Die Bundesregierung hatte vergangene Woche die "Fachkräftestrategie Indien" beschlossen - die darin aufgelisteten Maßnahmen sollen helfen, dass mehr Menschen sich für Deutschland entscheiden. Dazu gehört etwa die Digitalisierung der Visa-Erteilung, eine erleichterte Berufsanerkennung oder "Sprachvermittlung schon in Indien", wie Arbeitsminister Hubertus Heil (SPD) sagte.
Heil betonte am Freitag im RBB, Deutschland brauche diese Fachkräfte. Er mahnte, "dafür zu sorgen, dass die Menschen sich wohlfühlen" in Deutschland: "Da können wir uns keine Form von Rassismus und Arroganz leisten."
Und Deutschland braucht laut Heil nicht nur Fachkräfte, sondern auch "Absatzmärkte". Daher müsse die EU bei ihren Verhandlungen mit Indien über ein Freihandelsabkommen "Gas geben", sagte der Minister weiter im RBB.
Auch Bundeskanzler Olaf Scholz (SPD) betonte der Asien-Pazifik-Konferenz der Deutschen Wirtschaft in Neu Delhi, die Bundesregierung dränge hier auf "rasche Fortschritte und schnelle Ergebnisse". An Modi gewandt fügte der Kanzler hinzu: "Wenn wir zusammen daran arbeiten, Premierminister, könnte dies eher in Monaten geschehen als in Jahren." Protektionismus möge kurzfristig "verlockend klingen", führe aber langfristig zu "weniger Wachstum, höheren Preisen" und "weniger Innovation".
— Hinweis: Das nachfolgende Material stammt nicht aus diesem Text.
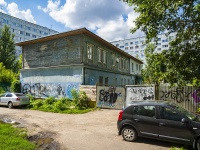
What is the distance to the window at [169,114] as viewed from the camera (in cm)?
663

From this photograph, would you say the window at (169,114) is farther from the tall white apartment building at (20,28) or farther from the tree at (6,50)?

Er setze sich auch "persönlich" dafür ein, sagte Scholz, die Blockade der Welthandelsorganisation (WTO) zu beenden. Die Berufungsinstanz des WTO-Streitbeilegungsmechanismus ist seit Jahren wegen einer Blockade der USA nicht funktionsfähig. Hintergrund ist ein Streit mit China: Washington wirft Peking vor, seinen WTO-Status als Entwicklungsland auszunutzen. China sei inzwischen ein "Industriegigant" und müsse seine "Sonderbehandlung" als Entwicklungsland aufgeben, forderte auch der Kanzler.
Bei den Regierungskonsultationen wurden mehrere bilaterale Abkommen geschlossen. Scholz kündigte an, Deutschland wolle auch die Zusammenarbeit im Bereich der Verteidigung vertiefen und "unsere Streitkräfte näher" zusammenbringen. "Wir brauchen mehr Zusammenarbeit, nicht weniger." Am Samstag besucht er in der Hafenstadt Vasco da Gama im Bundesstaat Goa zwei deutsche Marine-Schiffe, die derzeit in der Region unterwegs sind.
Erneut warnte Scholz vor einem Sieg Russlands im Krieg gegen die Ukraine. Dies würde "weit über die europäischen Grenzen ein Nachspiel" haben und weltweit "Sicherheit und Wohlstand" bedrohen. Modi hatte in dieser Woche auf Einladung des russischen Präsidenten Wladimir Putin am Gipfeltreffen der sogenannten Brics-Staaten in Russland teilgenommen. Bei dieser Gelegenheit drängte er Putin zu baldigem Frieden in der Ukraine. Indien hat es allerdings bislang vermieden, den russischen Angriff auf die Ukraine ausdrücklich zu verurteilen. Das Land unterhält seit dem Kalten Krieg enge Beziehungen zum Kreml.